Passiamo ora a valutare il significato degli avvenimenti.
 
 Considerazioni 
conclusive
 
 Salvo 
ulteriori approfondimenti degli avvenimenti in corso possiamo trarre le seguenti 
considerazioni operative e insegnamenti.
1°) La 
manifestazione, risultato di svariate iniziative mobilitative, è per la sua 
ampiezza varietà estensione territoriale uno spaccato del malcontento sociale. 
È, altresì, nella sua componente "radicale" un indice di sviluppo della 
guerra sociale contro la guerra statale totale, in particolare contro le ultime 
misure banditesche prese dal governo a protezione delle banche. È, ancora, per 
il livello di scontro che ha dimostrato l'episodio politico più importante del 
2011 (e della giornata sul piano internazionale).
2°) I 
giovani e giovanissimi "antagonisti", che si sono concentrati a Roma, 
e non solo loro, sono consapevoli non solo di "non aver futuro" (acquisizione questa 
raggiunta agli inizia degli anni novanta) bensì di avere un futuro di "schiavizzazione militarizzata". Essi 
interpretano l'antagonismo come lotta, combattimento, scontro armato; e pensano 
giustamente che senza raggiungere questo livello l'azione pratica non può avere 
alcuna incidenza sui rapporti sociali. Per cui manifestare contro la dittatura 
finanziaria ha senso solo se si colpiscono le banche, il potere, l'apparato di 
violenza statale; e la loro legalità.
3°) Il 
corteo è collassato perché era un miscuglio di opinioni e di pratiche eterogenee 
e, per gli aspetti sostanziali, contrapposte. Se esso non ha tenuto non ha 
tenuto perché la guerra tra le classi ha eliminato ogni possibilità di 
conciliazione; e perché la pratica dello scontro e delle azioni violente 
dissolve ogni ambivalenza.
4°) La 
battaglia di P.za San Giovanni è l'episodio per ora più grande di guerra di 
classe. Esso ha messo a nudo il dato di fatto che, nella complessità delle 
relazioni e dei rapporti sociali, i campi sono due: o si sta col proletariato, o 
si sta con la borghesia. E che le vie "intermedie" o "alternative" sono maschere del sistema 
esistente.
5°) Alla 
spaccatura di vetrine, incendi di vetture, scontri con le forze dell'ordine, 
hanno cooperato migliaia di manifestanti. Gli "incapucciati", i giovanissimi vogliono una 
prospettiva visibile altrimenti sfasciano tutto. Il potere ha paura delle nuove 
generazioni, paura che il loro spirito di rivolta si traduca in violenza 
rivoluzionaria e ne minacci le basi economiche e politiche 
(7).

Materiale fornito:
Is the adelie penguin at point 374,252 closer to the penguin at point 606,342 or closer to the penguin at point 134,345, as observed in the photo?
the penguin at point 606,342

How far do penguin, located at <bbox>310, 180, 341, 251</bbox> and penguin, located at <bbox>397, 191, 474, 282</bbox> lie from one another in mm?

Compito: Prosegua il testo sulla manifestazione di Roma dal punto in cui si interrompe. Il materiale proviene da una fonte diversa.

Risposta:
6°) In 
conclusione il 15 ottobre romano non è un preludio di rivoluzione; è un momento 
elevato di guerra di classe nei confronti del governo e dello Stato, nonché di 
guerra civile nei confronti delle componenti pacifiste e legalitarie del 
movimento. Esso innalza dunque l'asticella del livello di organizzazione 
politica e del contenuto del programma rivoluzionario che bisogna approntare in 
questa fase.
Fuori i manifestanti fermati e 
arrestati!
Solidarietà ai manifestanti feriti!
Vigilanza contro lo scatenamento repressivo!
Abbasso i delatori!
 (1) Il 15 ottobre 
è una giornata di mobilitazione mondiale in quanto si sono svolte o sono in 
svolgimento in circa 800 città di 80 Stati manifestazioni contro l'indebitamento 
finanziario e le politiche di rigore da parte di disoccupati lavoratori 
indignati della "debit generation".
(2) 
Partecipano alla manifestazione i gruppi anarco-insurrezionalisti; i collettivi 
napoletani di "Insurgencia" e 
i "Disoccupati organizzati"; una 
frazione dei centri sociali romani, fiorentini, genovesi, milanesi; il 
movimento "Uniti per 
l'Alternativa" (di Landini e Casarini) che cerca di captare 
gli "indignati"; l'USB e i Cobas; 
più tanti altri gruppi e soggettività di orientamento 
marxista.
(3) Il primo 
assalto a una struttura commerciale scatta alle 14.35 allorquando una 
cinquantina di giovani fa irruzione nel supermercato "Elite" rifornendosi di viveri. Alle 
16.15 gruppi mascherati di assaltatori fanno irruzione all'Agenzia delle Entrate 
e al Ministero della Difesa; nonché alla chiesa dei santi Marcellino e 
Pietro.
(4) Ancora 
più biasimevole e stigmatizzabile la reazione di quel manifestante anziano che 
prende a calci un ragazzo che in via Labicana ha assaltato l'agenzia 
interinale "Manpower"; e la 
cacciata dal corteo di quei ragazzi che nella stessa via hanno messo i piedi in 
una edicola di oggetti sacri.
(5) Nel 
contesto degli scontri un autocarro dei Cobas invita "i ragazzetti coi caschi a farla 
finita" e per dare l'esempio 200 manifestanti sfilano a mani 
alzate.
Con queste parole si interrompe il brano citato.